This white paper sponsored by the Cybersecurity and Infrastructure Security Agency (CISA) of the Department of Homeland Security, and authored by the Software Engineering Institute at Carnegie Mellon, is the summary results from exploration into the state of cybersecurity job roles essential to protect and defend in cyberspace. The desired outcome is to identify the skills and abilities needed for future cyber workforce, determine which are critical, and leverage the findings to better scope training and outreach initiatives.
Numerous reports highlight the growing need for cybersecurity talent. Some estimates even forecast a shortage of nearly three million qualified professionals over the next two years.
To prepare for this challenge it is necessary to train future talent in this field.
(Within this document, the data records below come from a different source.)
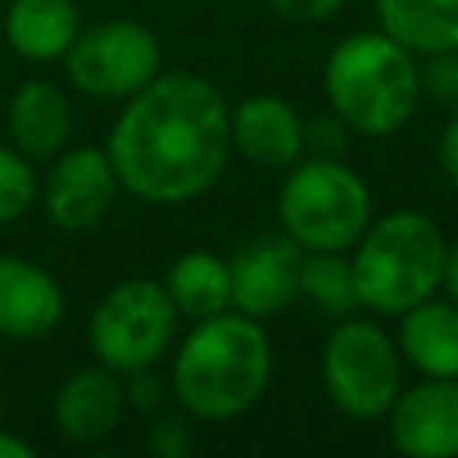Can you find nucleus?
Here are the masks:
<instances>
[{
	"label": "nucleus",
	"mask_w": 458,
	"mask_h": 458,
	"mask_svg": "<svg viewBox=\"0 0 458 458\" xmlns=\"http://www.w3.org/2000/svg\"><path fill=\"white\" fill-rule=\"evenodd\" d=\"M125 193L186 204L208 193L229 157V104L197 72H157L132 93L104 143Z\"/></svg>",
	"instance_id": "obj_1"
},
{
	"label": "nucleus",
	"mask_w": 458,
	"mask_h": 458,
	"mask_svg": "<svg viewBox=\"0 0 458 458\" xmlns=\"http://www.w3.org/2000/svg\"><path fill=\"white\" fill-rule=\"evenodd\" d=\"M168 379L175 401L193 419H240L272 383V344L261 318L233 308L197 318L172 358Z\"/></svg>",
	"instance_id": "obj_2"
},
{
	"label": "nucleus",
	"mask_w": 458,
	"mask_h": 458,
	"mask_svg": "<svg viewBox=\"0 0 458 458\" xmlns=\"http://www.w3.org/2000/svg\"><path fill=\"white\" fill-rule=\"evenodd\" d=\"M329 111L358 136L404 129L422 100L419 57L383 29L340 39L322 68Z\"/></svg>",
	"instance_id": "obj_3"
},
{
	"label": "nucleus",
	"mask_w": 458,
	"mask_h": 458,
	"mask_svg": "<svg viewBox=\"0 0 458 458\" xmlns=\"http://www.w3.org/2000/svg\"><path fill=\"white\" fill-rule=\"evenodd\" d=\"M447 240L426 211H390L372 218L354 243L351 268L358 304L376 315H401L440 290Z\"/></svg>",
	"instance_id": "obj_4"
},
{
	"label": "nucleus",
	"mask_w": 458,
	"mask_h": 458,
	"mask_svg": "<svg viewBox=\"0 0 458 458\" xmlns=\"http://www.w3.org/2000/svg\"><path fill=\"white\" fill-rule=\"evenodd\" d=\"M276 215L301 250H351L372 222V193L340 157L318 154L286 168Z\"/></svg>",
	"instance_id": "obj_5"
},
{
	"label": "nucleus",
	"mask_w": 458,
	"mask_h": 458,
	"mask_svg": "<svg viewBox=\"0 0 458 458\" xmlns=\"http://www.w3.org/2000/svg\"><path fill=\"white\" fill-rule=\"evenodd\" d=\"M179 311L157 279H122L114 283L89 315L86 340L100 365L118 376L154 369L179 333Z\"/></svg>",
	"instance_id": "obj_6"
},
{
	"label": "nucleus",
	"mask_w": 458,
	"mask_h": 458,
	"mask_svg": "<svg viewBox=\"0 0 458 458\" xmlns=\"http://www.w3.org/2000/svg\"><path fill=\"white\" fill-rule=\"evenodd\" d=\"M404 358L376 318L344 315L322 344V383L329 401L351 419H383L401 394Z\"/></svg>",
	"instance_id": "obj_7"
},
{
	"label": "nucleus",
	"mask_w": 458,
	"mask_h": 458,
	"mask_svg": "<svg viewBox=\"0 0 458 458\" xmlns=\"http://www.w3.org/2000/svg\"><path fill=\"white\" fill-rule=\"evenodd\" d=\"M61 61L72 89L93 100L125 104L161 72V43L143 21L107 18L79 29Z\"/></svg>",
	"instance_id": "obj_8"
},
{
	"label": "nucleus",
	"mask_w": 458,
	"mask_h": 458,
	"mask_svg": "<svg viewBox=\"0 0 458 458\" xmlns=\"http://www.w3.org/2000/svg\"><path fill=\"white\" fill-rule=\"evenodd\" d=\"M43 175L47 218L64 233H86L107 218L122 190L104 147H64Z\"/></svg>",
	"instance_id": "obj_9"
},
{
	"label": "nucleus",
	"mask_w": 458,
	"mask_h": 458,
	"mask_svg": "<svg viewBox=\"0 0 458 458\" xmlns=\"http://www.w3.org/2000/svg\"><path fill=\"white\" fill-rule=\"evenodd\" d=\"M390 440L408 458H458V379L422 376L386 411Z\"/></svg>",
	"instance_id": "obj_10"
},
{
	"label": "nucleus",
	"mask_w": 458,
	"mask_h": 458,
	"mask_svg": "<svg viewBox=\"0 0 458 458\" xmlns=\"http://www.w3.org/2000/svg\"><path fill=\"white\" fill-rule=\"evenodd\" d=\"M301 247L290 236H261L229 258L233 311L250 318H272L297 297Z\"/></svg>",
	"instance_id": "obj_11"
},
{
	"label": "nucleus",
	"mask_w": 458,
	"mask_h": 458,
	"mask_svg": "<svg viewBox=\"0 0 458 458\" xmlns=\"http://www.w3.org/2000/svg\"><path fill=\"white\" fill-rule=\"evenodd\" d=\"M229 147L258 168H290L304 154V122L297 107L272 93H254L229 107Z\"/></svg>",
	"instance_id": "obj_12"
},
{
	"label": "nucleus",
	"mask_w": 458,
	"mask_h": 458,
	"mask_svg": "<svg viewBox=\"0 0 458 458\" xmlns=\"http://www.w3.org/2000/svg\"><path fill=\"white\" fill-rule=\"evenodd\" d=\"M64 318L61 283L36 261L0 254V336L39 340Z\"/></svg>",
	"instance_id": "obj_13"
},
{
	"label": "nucleus",
	"mask_w": 458,
	"mask_h": 458,
	"mask_svg": "<svg viewBox=\"0 0 458 458\" xmlns=\"http://www.w3.org/2000/svg\"><path fill=\"white\" fill-rule=\"evenodd\" d=\"M125 383L107 365H86L72 372L54 397V426L64 440L93 444L118 429L125 415Z\"/></svg>",
	"instance_id": "obj_14"
},
{
	"label": "nucleus",
	"mask_w": 458,
	"mask_h": 458,
	"mask_svg": "<svg viewBox=\"0 0 458 458\" xmlns=\"http://www.w3.org/2000/svg\"><path fill=\"white\" fill-rule=\"evenodd\" d=\"M68 93L50 79H25L7 104V143L32 161H50L72 140Z\"/></svg>",
	"instance_id": "obj_15"
},
{
	"label": "nucleus",
	"mask_w": 458,
	"mask_h": 458,
	"mask_svg": "<svg viewBox=\"0 0 458 458\" xmlns=\"http://www.w3.org/2000/svg\"><path fill=\"white\" fill-rule=\"evenodd\" d=\"M397 351L415 372L437 379H458V304L426 297L397 315Z\"/></svg>",
	"instance_id": "obj_16"
},
{
	"label": "nucleus",
	"mask_w": 458,
	"mask_h": 458,
	"mask_svg": "<svg viewBox=\"0 0 458 458\" xmlns=\"http://www.w3.org/2000/svg\"><path fill=\"white\" fill-rule=\"evenodd\" d=\"M79 29L82 18L75 0H11L4 11L7 47L32 64L61 61Z\"/></svg>",
	"instance_id": "obj_17"
},
{
	"label": "nucleus",
	"mask_w": 458,
	"mask_h": 458,
	"mask_svg": "<svg viewBox=\"0 0 458 458\" xmlns=\"http://www.w3.org/2000/svg\"><path fill=\"white\" fill-rule=\"evenodd\" d=\"M376 18L415 57L458 54V0H376Z\"/></svg>",
	"instance_id": "obj_18"
},
{
	"label": "nucleus",
	"mask_w": 458,
	"mask_h": 458,
	"mask_svg": "<svg viewBox=\"0 0 458 458\" xmlns=\"http://www.w3.org/2000/svg\"><path fill=\"white\" fill-rule=\"evenodd\" d=\"M175 304L179 315L186 318H208L218 311L233 308V290H229V261L208 247H193L182 250L161 283Z\"/></svg>",
	"instance_id": "obj_19"
},
{
	"label": "nucleus",
	"mask_w": 458,
	"mask_h": 458,
	"mask_svg": "<svg viewBox=\"0 0 458 458\" xmlns=\"http://www.w3.org/2000/svg\"><path fill=\"white\" fill-rule=\"evenodd\" d=\"M297 293H304L318 311L336 318L361 308L347 250H304L297 268Z\"/></svg>",
	"instance_id": "obj_20"
},
{
	"label": "nucleus",
	"mask_w": 458,
	"mask_h": 458,
	"mask_svg": "<svg viewBox=\"0 0 458 458\" xmlns=\"http://www.w3.org/2000/svg\"><path fill=\"white\" fill-rule=\"evenodd\" d=\"M39 197V175L32 168V157L14 150L11 143H0V225L18 222Z\"/></svg>",
	"instance_id": "obj_21"
},
{
	"label": "nucleus",
	"mask_w": 458,
	"mask_h": 458,
	"mask_svg": "<svg viewBox=\"0 0 458 458\" xmlns=\"http://www.w3.org/2000/svg\"><path fill=\"white\" fill-rule=\"evenodd\" d=\"M422 93L437 100H458V54H433L419 61Z\"/></svg>",
	"instance_id": "obj_22"
},
{
	"label": "nucleus",
	"mask_w": 458,
	"mask_h": 458,
	"mask_svg": "<svg viewBox=\"0 0 458 458\" xmlns=\"http://www.w3.org/2000/svg\"><path fill=\"white\" fill-rule=\"evenodd\" d=\"M147 444H150V451L161 454V458H179V454L193 451V433H190V426H186L182 419L165 415V419H157V422L150 426Z\"/></svg>",
	"instance_id": "obj_23"
},
{
	"label": "nucleus",
	"mask_w": 458,
	"mask_h": 458,
	"mask_svg": "<svg viewBox=\"0 0 458 458\" xmlns=\"http://www.w3.org/2000/svg\"><path fill=\"white\" fill-rule=\"evenodd\" d=\"M344 4H347V0H268V7H272L279 18L293 21V25L326 21V18H333Z\"/></svg>",
	"instance_id": "obj_24"
},
{
	"label": "nucleus",
	"mask_w": 458,
	"mask_h": 458,
	"mask_svg": "<svg viewBox=\"0 0 458 458\" xmlns=\"http://www.w3.org/2000/svg\"><path fill=\"white\" fill-rule=\"evenodd\" d=\"M437 157H440V172H444V179L458 190V114H451V122L444 125L440 143H437Z\"/></svg>",
	"instance_id": "obj_25"
},
{
	"label": "nucleus",
	"mask_w": 458,
	"mask_h": 458,
	"mask_svg": "<svg viewBox=\"0 0 458 458\" xmlns=\"http://www.w3.org/2000/svg\"><path fill=\"white\" fill-rule=\"evenodd\" d=\"M0 458H36V447L29 440H21L18 433H7L0 426Z\"/></svg>",
	"instance_id": "obj_26"
},
{
	"label": "nucleus",
	"mask_w": 458,
	"mask_h": 458,
	"mask_svg": "<svg viewBox=\"0 0 458 458\" xmlns=\"http://www.w3.org/2000/svg\"><path fill=\"white\" fill-rule=\"evenodd\" d=\"M440 286L447 290V297L458 304V243L454 247H447V258H444V279H440Z\"/></svg>",
	"instance_id": "obj_27"
},
{
	"label": "nucleus",
	"mask_w": 458,
	"mask_h": 458,
	"mask_svg": "<svg viewBox=\"0 0 458 458\" xmlns=\"http://www.w3.org/2000/svg\"><path fill=\"white\" fill-rule=\"evenodd\" d=\"M0 422H4V390H0Z\"/></svg>",
	"instance_id": "obj_28"
}]
</instances>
However, the breadth of cybersecurity is so wide that it is difficult to know exactly what to include within a curriculum. It is necessary to take a holistic review of a diverse set of cybersecurity reports, studies, and resources to better pinpoint these needs.
Analyzing workforce surveys, threat reports, service offerings, open job postings, applicable regulations, and emerging technologies will help identify the needed Knowledge, Skills, and Abilities (KSAs). Using the NICE Cybersecurity Workforce Framework (NICE Framework), we can then determine Work Roles and generate a list of cybersecurity jobs needed to close the workforce gap.